» Given task a
Reproduce the listing from its first line through the line containing "2472 millimetres", both included, swapping "inches" for "centimeters" and leaving everything else unchanged.

» Text
***
Fundamentals6 min read·June 26, 2026

Design a Distributed Cache (Redis)

How to design Redis-like distributed caching: consistent hashing, replication, eviction, cache stampede, and when to use cache-aside in system design interviews.

Almost every case study on this site mentions Redis — URL shortener redirects, rate limiter counters, news feed timelines. Interviewers sometimes zoom in: "How would you build Redis itself?" You are not implementing every command; you are explaining sharding, replication, eviction, and failure behaviour. Read caching fundamentals first for cache-aside vs write-through; this article goes one level deeper into the cache cluster.

What interviewers want

Why a distributed cache exists (RAM latency, offload hot reads from DB).
How keys map to nodes (consistent hashing).
What happens when a node dies (replication, failover).
Eviction when memory is full (LRU, TTL).
Stampede and thundering herd mitigation.

Not the same as CDN

CDN caches static HTTP responses at the edge. Distributed cache (Redis) stores application objects (sessions, counters, serialized rows) close to app servers in the same region. Both are caches; different layers.

High-level architecture

Component	Role
Cache nodes	In-memory key-value store; partition of keyspace
Consistent hash ring	Map key → primary node; virtual nodes for balance
Replicas	Async copy of primary shard for read scaling and failover
Client library / proxy	Smart client or Twemproxy/Envoy routes to correct shard
Sentinel / control plane	Health checks, promote replica on primary failure

Consistent hashing

Naive `hash(key) % N` breaks when N changes — almost all keys remap. Consistent hashing places nodes and keys on a ring; key belongs to first node clockwise. Adding a node steals only adjacent key ranges. Virtual nodes (many points per physical server) smooth hot spots. Redis Cluster specifically uses 16,384 hash slots (CRC16 of key → slot → node) — same interview idea, slightly different implementation. Same idea as database sharding — interviewers expect you to draw the ring once.
***
» Given data
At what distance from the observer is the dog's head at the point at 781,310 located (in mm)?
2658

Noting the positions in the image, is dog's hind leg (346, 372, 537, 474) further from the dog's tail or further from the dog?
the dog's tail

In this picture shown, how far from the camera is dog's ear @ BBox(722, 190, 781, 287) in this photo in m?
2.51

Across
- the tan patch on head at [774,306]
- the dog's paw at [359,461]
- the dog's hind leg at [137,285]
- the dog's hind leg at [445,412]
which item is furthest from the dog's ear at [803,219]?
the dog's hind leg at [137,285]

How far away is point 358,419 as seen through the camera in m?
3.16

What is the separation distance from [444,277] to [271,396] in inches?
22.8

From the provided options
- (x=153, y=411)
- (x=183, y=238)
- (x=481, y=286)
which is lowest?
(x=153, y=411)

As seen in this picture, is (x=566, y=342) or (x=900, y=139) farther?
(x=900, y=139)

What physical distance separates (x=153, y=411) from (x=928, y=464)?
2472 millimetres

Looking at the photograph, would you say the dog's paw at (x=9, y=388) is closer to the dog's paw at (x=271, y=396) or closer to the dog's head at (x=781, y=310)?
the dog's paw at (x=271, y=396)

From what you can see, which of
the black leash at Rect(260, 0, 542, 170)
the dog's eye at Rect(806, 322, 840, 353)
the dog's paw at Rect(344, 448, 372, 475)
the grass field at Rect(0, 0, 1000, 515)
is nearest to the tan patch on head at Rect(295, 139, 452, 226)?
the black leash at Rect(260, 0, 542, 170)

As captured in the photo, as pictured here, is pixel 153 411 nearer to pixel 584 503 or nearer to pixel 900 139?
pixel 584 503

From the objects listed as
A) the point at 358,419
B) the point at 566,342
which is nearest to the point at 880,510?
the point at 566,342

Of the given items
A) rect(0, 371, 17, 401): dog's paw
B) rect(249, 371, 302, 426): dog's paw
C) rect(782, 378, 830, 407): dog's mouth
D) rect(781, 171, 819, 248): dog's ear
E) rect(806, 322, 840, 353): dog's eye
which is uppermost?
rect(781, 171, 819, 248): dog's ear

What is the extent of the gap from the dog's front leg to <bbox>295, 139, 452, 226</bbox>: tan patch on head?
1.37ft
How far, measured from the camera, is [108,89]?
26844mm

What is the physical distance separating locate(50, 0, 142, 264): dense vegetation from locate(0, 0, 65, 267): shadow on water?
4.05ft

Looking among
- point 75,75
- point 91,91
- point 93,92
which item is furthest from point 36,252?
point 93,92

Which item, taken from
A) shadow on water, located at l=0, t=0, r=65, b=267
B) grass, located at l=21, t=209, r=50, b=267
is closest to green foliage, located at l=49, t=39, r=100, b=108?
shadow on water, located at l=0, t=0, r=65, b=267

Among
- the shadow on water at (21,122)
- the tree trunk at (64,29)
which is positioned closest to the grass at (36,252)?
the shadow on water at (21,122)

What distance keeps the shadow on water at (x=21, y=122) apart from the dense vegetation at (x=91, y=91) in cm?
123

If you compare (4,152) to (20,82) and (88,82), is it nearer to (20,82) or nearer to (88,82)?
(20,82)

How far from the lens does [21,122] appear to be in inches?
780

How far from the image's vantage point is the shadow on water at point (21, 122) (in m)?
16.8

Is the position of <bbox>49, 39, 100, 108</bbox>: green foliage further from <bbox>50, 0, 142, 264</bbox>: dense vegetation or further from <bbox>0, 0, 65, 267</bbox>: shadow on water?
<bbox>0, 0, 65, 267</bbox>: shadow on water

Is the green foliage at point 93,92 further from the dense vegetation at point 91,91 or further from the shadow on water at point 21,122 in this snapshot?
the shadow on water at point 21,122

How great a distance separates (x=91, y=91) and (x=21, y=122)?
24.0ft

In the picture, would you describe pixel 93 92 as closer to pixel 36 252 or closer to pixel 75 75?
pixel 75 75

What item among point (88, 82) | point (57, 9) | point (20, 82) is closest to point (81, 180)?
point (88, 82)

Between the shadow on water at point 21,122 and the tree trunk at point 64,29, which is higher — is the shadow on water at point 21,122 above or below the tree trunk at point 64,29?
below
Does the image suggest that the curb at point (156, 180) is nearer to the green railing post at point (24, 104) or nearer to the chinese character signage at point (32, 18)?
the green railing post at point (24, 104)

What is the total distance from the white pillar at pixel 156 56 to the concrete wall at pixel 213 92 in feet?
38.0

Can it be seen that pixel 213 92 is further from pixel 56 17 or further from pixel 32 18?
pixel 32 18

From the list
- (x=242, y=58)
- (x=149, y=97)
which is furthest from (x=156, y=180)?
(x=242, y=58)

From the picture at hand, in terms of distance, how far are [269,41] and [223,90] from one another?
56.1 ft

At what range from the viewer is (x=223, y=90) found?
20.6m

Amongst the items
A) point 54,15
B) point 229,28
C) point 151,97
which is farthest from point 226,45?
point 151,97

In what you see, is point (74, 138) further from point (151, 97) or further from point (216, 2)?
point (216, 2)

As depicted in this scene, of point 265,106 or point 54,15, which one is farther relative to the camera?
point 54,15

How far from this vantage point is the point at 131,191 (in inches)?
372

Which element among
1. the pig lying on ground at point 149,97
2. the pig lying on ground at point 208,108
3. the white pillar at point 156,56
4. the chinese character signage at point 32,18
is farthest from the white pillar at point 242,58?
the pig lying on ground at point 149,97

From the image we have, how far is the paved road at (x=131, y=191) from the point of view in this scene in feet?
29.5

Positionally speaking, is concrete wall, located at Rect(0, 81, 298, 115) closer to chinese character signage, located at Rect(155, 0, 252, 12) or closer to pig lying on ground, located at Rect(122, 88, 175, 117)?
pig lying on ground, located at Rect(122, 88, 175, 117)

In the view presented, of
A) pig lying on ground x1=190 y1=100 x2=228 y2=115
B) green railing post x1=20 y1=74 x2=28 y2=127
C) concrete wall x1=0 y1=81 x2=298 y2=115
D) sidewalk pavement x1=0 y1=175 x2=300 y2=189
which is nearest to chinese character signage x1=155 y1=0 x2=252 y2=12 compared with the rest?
***
» Given task b
Extend the article on designing a distributed cache past its final sentence.

» Output a
At what distance from the observer is the dog's head at the point at 781,310 located (in mm)?
2658

Noting the positions in the image, is dog's hind leg (346, 372, 537, 474) further from the dog's tail or further from the dog?
the dog's tail

In this picture shown, how far from the camera is dog's ear @ BBox(722, 190, 781, 287) in this photo in m?
2.51

Across
- the tan patch on head at [774,306]
- the dog's paw at [359,461]
- the dog's hind leg at [137,285]
- the dog's hind leg at [445,412]
which item is furthest from the dog's ear at [803,219]?
the dog's hind leg at [137,285]

How far away is point 358,419 as seen through the camera in m?
3.16

What is the separation distance from [444,277] to [271,396] in centimeters?
22.8

From the provided options
- (x=153, y=411)
- (x=183, y=238)
- (x=481, y=286)
which is lowest?
(x=153, y=411)

As seen in this picture, is (x=566, y=342) or (x=900, y=139) farther?
(x=900, y=139)

What physical distance separates (x=153, y=411) from (x=928, y=464)?
2472 millimetres

» Output b
Replication and failover

Each primary has one or more replicas. Writes go to primary; replicate asynchronously to replica (AP — brief loss window if primary dies before replicate). On primary failure, sentinel promotes replica; clients refresh ring metadata. Split-brain risk if two primaries — use quorum-based failover (majority of sentinels agree). For CAP discussions: Redis cluster trades perfect consistency for speed unless you use WAIT command (rare in interviews).

Eviction policies

Policy	Behaviour	When to mention
TTL expiry	Key vanishes after set time	Sessions, rate limit windows
LRU (approximate)	Evict least recently used when maxmemory hit	General object cache
LFU	Evict least frequently used	Hot key skew, repeated reads
noeviction	Return error on write when full	Critical counters — fail loud

LeetCode LRU Cache (146) is the same eviction idea in one machine — say that connection out loud.

Cache-aside in production

App reads cache; on miss, read DB, populate cache, return.
On write, update DB first, then delete cache key (not update — avoids race).
Set TTL to bound staleness even if invalidation misses.

This pattern appears in URL shortener, ride hailing surge multipliers, and ticket booking browse paths — not in seat holds.

Cache stampede

Hot key expires; 10K threads miss simultaneously and hammer DB. Fixes: (1) probabilistic early expiration — jitter TTL per key. (2) Mutex / "single flight" — one thread rebuilds, others wait. (3) Never expire ultra-hot keys; background refresh. (4) Pre-warm before known events (product launch). Mention at least one fix when discussing flash sales.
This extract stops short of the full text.